▶ **Exercise directions**
From the line with "Can you tell me" to the final line of the records, reproduce every line exactly and only those lines.

▶ **Information supplied**

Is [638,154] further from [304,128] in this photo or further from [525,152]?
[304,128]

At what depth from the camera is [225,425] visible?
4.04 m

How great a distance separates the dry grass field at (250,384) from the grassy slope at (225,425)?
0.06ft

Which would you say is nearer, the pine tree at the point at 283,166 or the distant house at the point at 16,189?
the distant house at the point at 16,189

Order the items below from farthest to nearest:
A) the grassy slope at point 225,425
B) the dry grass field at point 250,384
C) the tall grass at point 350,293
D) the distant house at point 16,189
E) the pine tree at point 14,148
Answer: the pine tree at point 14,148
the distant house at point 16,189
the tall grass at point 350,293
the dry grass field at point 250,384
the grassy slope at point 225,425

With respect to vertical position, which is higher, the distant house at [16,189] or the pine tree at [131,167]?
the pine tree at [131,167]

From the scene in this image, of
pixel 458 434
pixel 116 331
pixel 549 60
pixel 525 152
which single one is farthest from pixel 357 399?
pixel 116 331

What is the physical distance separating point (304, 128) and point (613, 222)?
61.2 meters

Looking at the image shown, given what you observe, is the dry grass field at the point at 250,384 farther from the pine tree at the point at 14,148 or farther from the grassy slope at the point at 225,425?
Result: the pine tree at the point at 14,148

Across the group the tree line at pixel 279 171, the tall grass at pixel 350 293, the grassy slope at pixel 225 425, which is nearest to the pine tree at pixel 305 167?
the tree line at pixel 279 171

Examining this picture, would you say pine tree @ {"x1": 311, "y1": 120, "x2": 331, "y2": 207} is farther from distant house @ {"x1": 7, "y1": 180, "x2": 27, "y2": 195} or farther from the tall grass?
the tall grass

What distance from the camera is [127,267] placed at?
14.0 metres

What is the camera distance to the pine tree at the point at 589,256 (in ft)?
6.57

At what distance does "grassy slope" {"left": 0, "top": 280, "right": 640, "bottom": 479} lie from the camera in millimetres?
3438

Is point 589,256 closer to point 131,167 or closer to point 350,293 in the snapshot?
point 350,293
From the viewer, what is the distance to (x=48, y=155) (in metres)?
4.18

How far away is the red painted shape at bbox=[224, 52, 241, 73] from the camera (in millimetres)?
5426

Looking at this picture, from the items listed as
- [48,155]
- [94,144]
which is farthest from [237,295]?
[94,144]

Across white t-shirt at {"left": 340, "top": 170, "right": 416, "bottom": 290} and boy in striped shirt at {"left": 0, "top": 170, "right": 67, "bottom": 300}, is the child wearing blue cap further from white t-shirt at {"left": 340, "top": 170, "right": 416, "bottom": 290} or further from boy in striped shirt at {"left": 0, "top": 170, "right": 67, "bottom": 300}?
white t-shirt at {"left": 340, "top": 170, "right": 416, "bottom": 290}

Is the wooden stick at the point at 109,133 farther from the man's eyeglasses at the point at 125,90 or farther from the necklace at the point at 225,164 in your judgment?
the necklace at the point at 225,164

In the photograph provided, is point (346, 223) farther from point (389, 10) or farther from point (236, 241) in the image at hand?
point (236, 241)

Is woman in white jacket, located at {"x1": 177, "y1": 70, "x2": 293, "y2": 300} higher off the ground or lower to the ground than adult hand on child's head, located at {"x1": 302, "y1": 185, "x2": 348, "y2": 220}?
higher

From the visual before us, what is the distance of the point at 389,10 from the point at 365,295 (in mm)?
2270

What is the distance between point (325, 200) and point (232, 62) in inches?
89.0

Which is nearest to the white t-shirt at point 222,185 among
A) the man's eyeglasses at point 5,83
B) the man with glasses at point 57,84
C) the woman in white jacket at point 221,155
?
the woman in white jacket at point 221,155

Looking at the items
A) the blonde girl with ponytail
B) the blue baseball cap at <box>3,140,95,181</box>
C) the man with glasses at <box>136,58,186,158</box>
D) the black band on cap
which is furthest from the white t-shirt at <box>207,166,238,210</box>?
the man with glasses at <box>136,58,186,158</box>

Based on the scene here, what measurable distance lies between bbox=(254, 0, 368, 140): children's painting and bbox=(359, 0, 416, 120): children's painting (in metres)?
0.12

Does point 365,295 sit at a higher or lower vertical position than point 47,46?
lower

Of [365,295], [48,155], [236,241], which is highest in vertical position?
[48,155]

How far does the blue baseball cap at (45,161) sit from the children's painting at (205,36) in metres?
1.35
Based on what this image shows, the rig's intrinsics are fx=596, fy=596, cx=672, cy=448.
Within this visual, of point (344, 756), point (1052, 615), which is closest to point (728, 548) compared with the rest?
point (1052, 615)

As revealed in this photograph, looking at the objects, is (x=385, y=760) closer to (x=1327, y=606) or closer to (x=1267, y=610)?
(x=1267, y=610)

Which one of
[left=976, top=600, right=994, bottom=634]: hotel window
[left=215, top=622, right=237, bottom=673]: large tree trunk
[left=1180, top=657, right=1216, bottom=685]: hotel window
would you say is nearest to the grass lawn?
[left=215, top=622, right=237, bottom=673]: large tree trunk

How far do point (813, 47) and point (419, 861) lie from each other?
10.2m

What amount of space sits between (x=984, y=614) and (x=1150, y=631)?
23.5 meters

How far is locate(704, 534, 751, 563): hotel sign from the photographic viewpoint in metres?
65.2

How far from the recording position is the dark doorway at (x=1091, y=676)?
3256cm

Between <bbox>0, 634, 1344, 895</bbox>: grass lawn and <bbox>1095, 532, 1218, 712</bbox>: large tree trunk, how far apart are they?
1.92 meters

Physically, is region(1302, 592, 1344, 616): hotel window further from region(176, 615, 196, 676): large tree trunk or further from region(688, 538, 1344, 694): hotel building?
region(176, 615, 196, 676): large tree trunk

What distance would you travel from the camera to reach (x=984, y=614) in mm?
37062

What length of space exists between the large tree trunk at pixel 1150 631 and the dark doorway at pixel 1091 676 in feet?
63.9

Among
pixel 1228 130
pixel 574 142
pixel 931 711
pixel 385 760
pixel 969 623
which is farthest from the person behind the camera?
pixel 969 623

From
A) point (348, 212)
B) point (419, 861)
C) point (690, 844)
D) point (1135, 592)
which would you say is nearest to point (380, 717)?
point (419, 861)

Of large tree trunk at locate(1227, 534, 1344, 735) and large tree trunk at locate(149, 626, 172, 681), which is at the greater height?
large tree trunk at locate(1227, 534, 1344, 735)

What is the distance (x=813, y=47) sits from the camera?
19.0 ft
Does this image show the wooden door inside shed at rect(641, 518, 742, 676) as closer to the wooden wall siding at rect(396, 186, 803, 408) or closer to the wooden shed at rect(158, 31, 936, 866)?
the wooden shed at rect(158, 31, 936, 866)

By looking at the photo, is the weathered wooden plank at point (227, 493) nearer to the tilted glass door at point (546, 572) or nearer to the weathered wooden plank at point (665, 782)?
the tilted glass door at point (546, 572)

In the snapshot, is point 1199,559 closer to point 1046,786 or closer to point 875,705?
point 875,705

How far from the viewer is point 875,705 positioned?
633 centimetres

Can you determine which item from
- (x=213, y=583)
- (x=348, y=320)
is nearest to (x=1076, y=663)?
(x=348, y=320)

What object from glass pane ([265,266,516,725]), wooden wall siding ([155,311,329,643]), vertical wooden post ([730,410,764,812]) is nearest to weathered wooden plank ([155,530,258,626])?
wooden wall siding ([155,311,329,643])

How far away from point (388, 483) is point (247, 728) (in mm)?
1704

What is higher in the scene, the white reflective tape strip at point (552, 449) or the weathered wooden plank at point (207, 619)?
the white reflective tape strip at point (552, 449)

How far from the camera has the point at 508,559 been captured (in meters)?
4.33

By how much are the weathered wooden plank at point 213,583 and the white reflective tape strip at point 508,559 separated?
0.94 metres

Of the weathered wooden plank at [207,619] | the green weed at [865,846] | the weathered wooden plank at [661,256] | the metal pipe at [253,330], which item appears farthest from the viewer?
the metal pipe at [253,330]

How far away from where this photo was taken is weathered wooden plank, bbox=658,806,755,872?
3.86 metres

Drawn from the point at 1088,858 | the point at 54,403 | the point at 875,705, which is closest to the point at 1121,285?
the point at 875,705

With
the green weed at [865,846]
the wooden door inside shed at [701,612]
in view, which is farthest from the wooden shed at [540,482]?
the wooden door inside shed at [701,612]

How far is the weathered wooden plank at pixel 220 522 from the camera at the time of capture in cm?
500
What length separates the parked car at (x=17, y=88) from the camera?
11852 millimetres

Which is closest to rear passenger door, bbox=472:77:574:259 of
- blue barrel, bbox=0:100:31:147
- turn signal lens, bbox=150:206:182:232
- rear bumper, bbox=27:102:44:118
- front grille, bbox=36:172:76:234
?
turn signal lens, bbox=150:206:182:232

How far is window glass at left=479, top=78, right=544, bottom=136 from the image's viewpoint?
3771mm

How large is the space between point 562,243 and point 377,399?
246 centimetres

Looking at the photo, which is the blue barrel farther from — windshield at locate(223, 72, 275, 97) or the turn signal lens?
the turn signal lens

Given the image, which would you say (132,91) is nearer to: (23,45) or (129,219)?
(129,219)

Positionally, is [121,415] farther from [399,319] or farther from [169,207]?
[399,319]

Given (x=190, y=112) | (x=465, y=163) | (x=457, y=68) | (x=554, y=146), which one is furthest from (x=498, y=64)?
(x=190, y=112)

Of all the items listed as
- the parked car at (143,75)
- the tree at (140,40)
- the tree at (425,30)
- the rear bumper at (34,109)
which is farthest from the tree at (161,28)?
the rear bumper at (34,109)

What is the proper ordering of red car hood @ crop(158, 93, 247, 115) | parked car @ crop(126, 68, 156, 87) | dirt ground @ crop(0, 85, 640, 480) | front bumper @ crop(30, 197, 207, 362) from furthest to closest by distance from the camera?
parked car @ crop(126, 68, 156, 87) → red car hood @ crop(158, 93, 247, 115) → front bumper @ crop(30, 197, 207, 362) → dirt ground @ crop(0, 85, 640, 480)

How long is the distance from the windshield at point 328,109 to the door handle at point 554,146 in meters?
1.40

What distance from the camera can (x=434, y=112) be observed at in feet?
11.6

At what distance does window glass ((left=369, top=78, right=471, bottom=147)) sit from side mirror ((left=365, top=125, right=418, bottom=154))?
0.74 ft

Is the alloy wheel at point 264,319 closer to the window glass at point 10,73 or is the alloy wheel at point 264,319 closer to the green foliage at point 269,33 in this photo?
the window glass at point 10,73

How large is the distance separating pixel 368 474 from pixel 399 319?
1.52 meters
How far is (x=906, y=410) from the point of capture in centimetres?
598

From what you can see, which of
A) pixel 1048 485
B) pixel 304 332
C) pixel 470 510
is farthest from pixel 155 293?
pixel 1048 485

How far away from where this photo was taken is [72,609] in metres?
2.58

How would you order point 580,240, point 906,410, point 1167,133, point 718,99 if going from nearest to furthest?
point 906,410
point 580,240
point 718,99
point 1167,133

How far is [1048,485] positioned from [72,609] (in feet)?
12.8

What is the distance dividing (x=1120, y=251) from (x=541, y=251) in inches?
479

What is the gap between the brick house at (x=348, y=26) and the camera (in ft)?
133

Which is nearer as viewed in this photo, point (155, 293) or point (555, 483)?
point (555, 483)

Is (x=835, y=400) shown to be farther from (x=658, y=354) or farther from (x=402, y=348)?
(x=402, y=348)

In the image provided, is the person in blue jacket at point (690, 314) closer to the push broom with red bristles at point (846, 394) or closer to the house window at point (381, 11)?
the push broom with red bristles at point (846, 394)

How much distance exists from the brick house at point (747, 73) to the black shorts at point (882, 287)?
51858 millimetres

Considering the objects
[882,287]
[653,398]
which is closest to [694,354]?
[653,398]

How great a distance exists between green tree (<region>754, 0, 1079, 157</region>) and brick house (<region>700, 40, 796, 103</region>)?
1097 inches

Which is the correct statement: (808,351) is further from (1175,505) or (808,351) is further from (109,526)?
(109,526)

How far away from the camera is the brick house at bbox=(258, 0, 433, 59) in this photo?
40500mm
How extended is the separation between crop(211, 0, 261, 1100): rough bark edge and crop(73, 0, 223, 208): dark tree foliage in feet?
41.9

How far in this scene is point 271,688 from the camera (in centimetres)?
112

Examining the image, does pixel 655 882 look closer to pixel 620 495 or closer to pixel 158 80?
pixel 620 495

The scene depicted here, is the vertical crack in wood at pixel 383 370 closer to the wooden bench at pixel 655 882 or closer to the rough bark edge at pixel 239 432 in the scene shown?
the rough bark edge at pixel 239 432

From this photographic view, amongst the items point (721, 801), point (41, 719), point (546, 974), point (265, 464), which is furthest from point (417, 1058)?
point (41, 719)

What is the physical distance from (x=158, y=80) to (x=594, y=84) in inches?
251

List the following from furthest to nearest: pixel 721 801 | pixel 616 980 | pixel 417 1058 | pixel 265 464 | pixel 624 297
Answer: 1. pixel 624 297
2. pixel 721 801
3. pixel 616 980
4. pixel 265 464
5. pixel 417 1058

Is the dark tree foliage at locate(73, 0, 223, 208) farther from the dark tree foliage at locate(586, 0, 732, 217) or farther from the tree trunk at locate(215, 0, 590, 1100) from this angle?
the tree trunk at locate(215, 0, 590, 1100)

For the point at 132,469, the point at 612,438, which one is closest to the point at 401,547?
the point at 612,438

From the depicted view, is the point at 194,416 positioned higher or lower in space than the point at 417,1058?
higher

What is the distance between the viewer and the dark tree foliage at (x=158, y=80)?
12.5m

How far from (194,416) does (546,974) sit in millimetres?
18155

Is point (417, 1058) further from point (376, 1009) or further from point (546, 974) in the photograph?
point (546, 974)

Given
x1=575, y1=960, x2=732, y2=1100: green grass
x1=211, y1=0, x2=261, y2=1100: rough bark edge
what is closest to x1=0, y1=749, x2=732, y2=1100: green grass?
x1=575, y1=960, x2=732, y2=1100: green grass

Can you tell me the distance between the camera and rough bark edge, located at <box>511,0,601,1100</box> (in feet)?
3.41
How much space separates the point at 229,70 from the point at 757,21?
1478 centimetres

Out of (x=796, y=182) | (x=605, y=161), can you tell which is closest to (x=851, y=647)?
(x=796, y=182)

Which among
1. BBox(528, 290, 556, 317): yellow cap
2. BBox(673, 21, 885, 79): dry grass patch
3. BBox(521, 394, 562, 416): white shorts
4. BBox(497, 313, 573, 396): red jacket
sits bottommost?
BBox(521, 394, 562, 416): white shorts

▶ **Solution to the problem**
Can you tell me the distance between the camera and rough bark edge, located at <box>511,0,601,1100</box> (in feet)?
3.41
How much space separates the point at 229,70 from the point at 757,21?
1478 centimetres

Out of (x=796, y=182) | (x=605, y=161), can you tell which is closest to (x=851, y=647)?
(x=796, y=182)

Which among
1. BBox(528, 290, 556, 317): yellow cap
2. BBox(673, 21, 885, 79): dry grass patch
3. BBox(521, 394, 562, 416): white shorts
4. BBox(497, 313, 573, 396): red jacket
sits bottommost?
BBox(521, 394, 562, 416): white shorts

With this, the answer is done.